FUTURE ISLANDS, Electric Ballroom – Evening Standard, 8 May 2014

https://www.youtube.com/watch?v=1Ee4bfu_t3c

It’s been a long time coming but Future Islands are having their moment and it was a pleasure to see. “This is our 15th, 16th, 17th time in London?” queried the Baltimore trio’s singer Samuel T Herring, surely aware that the vast majority of this sizeable audience had never seen his band before.

The reason for the change in fortune after four albums is a viral video of the group’s debut TV appearance, which revealed Herring to be one of the strangest men to lead an otherwise poppy, accessible group in some years.

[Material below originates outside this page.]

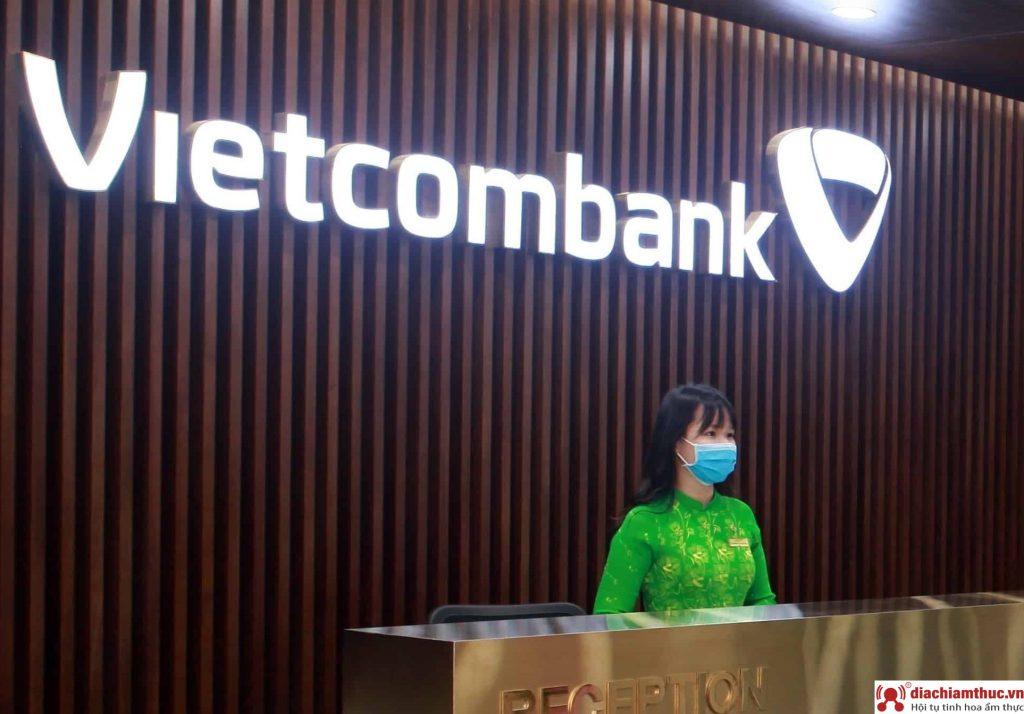 Tất tần tật về Vietcombank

With his barrel chest, tight T-shirt and smart trousers, it’s rather like watching a hipster synthpop act led by Simon Cowell, and that’s before he begins his repertoire of crouched, rubbery dance moves and impassioned hand gestures.

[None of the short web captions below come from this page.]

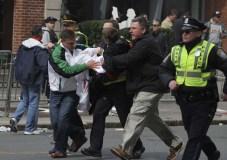 tragedia-explosion-maraton-boston-2013-24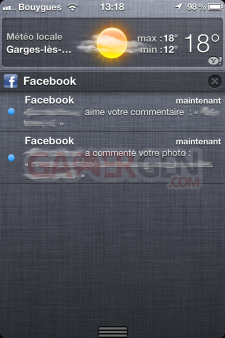 ios-5-beta-4-notifications-heure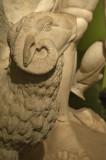 Antalya museum march 2012 3123.jpg
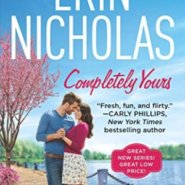 REVIEW: Completely Yours by Erin Nicholas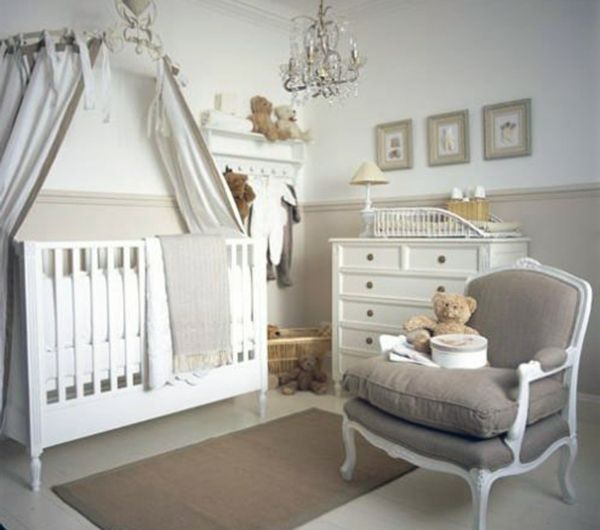 Decoration Pour La Chambre De Bebe Fille Nursery Room Ideas And Room
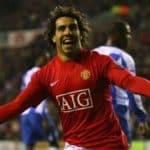 Tevez could return to Man Utd as Rashford's replacement - report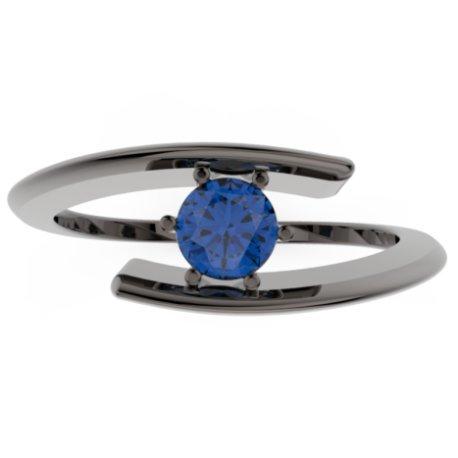 HABY Bagues Or Noir 18 carats Saphir Bleu 0,6 Rond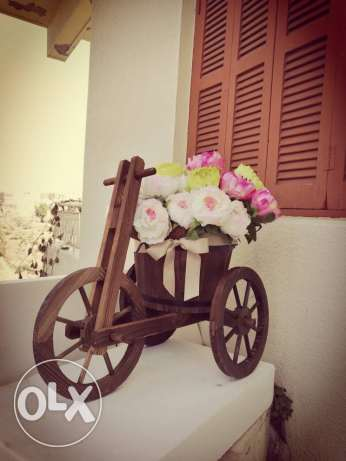 Bicycle - natural artificial flowers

Initially I sensed a hint of mockery in the cheers that went up when he did anything from the YouTube clip, whether thumping his chest so hard that you could hear it, or lurching from his usual croon into a gut-wrenching metal roar. Herring needs to watch that he doesn’t become an indie Ricky Gervais, forever being urged to “do the dance”.

Yet as his intense between-song asides proved, he’s deadly serious. Once people became accustomed to his quirks, it was easy to be swept away by William Cashion’s crisp basslines and the retro synth washes of Gerrit Welmers.

They have the songs to turn this moment into something much bigger.